Exploratory Data Analysis
SQLite database for data hosting and EDA
In this project, we used the Million Playlists Dataset from Spotify website. They were stored in a bundle of json files of Python dictionaries which had information about individual playlists and all tracks that each playlists contained. To organize the data in a form that was easy to work with, we built a SQLite database and registered information about playlists and tracks into tables. We then used Spotify API to get asccess to various audio features of song tracks.
Load libraries
import sys, os
import sqlite3
import pandas as pd
import json
import numpy as np
import matplotlib
import matplotlib.pyplot as plt
import seaborn as sns
%matplotlib inline
Create the database and tables
We built the database spotifyDB.db and created two tables for hosting tracks and playlists.

COLLECTED MATERIAL =>
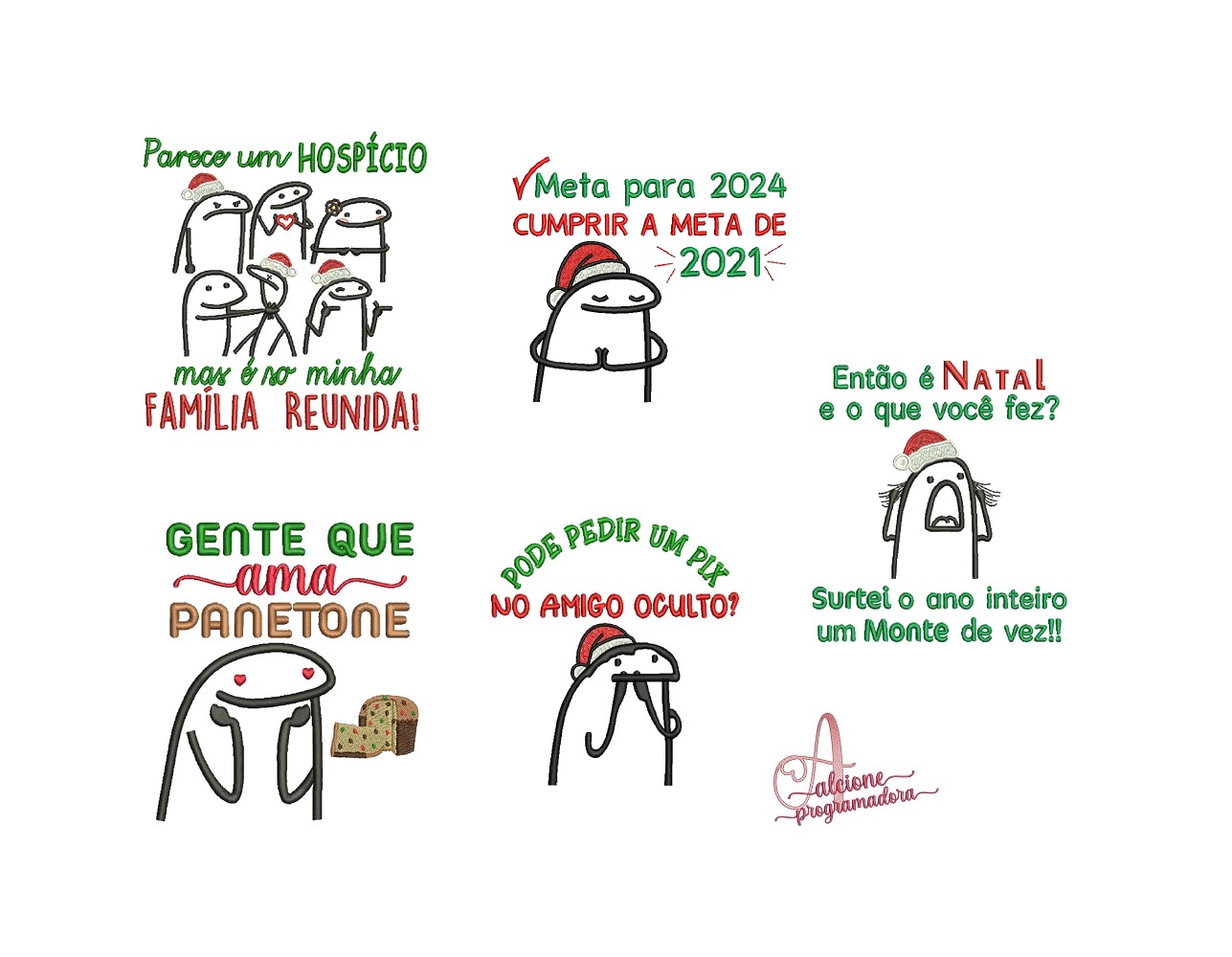 Matriz de Bordado Benta Flork Cake Brasil Hexa Copa do Mundo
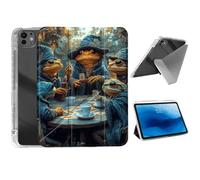 HJCYXJLK for iPad Pro 13 2024 Case,Foldable Y-Fold Cover with Pencil Slot,Multi-Angle Stand,Auto Sleep/Wake Protective Case for iPad Pro 13 2024,Frog Witches Reading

EXERCISE BRIEF =>
Continue the Spotify playlist write-up from its last sentence, which says that spotifyDB.db was built with two tables for tracks and playlists.

OUTPUT OF THE TASK =>
# create a new database by connecting to it
conn = sqlite3.connect("spotifyDB.db")
cur = conn.cursor()
# create the tracks table
cur.execute('''CREATE TABLE IF NOT EXISTS tracks (track text PRIMARY KEY,
track_name text, album text, album_name text, artist text, artist_name text,
duration_ms integer, playlist_member text, num_member integer
);''')
conn.commit()
# create playlists table
cur.execute('''CREATE TABLE IF NOT EXISTS playlists (playlist_id INTEGER PRIMARY KEY AUTOINCREMENT,
playlist_name TEXT, collaborative TEXT, modified_at INTEGER, num_tracks INTEGER, num_albums INTEGER,
num_artists INTEGER, num_followers INTEGER, num_edits INTEGER, playlist_duration_ms INTEGER,
tracks TEXT);''')
conn.commit()
Register playlist-track information into tables
Function definitions
First we defined several functions to process and prepare data for insertion.
-
process_playlist extracts playlists information from Python dictionaries.
-
clean_uri removes extra information and returns cleaned Spotify uri.
-
process_tracks_into_df processes track information in DataFrames.
-
prepare_tracks_update prepares track dataFrame for batch insertion and update.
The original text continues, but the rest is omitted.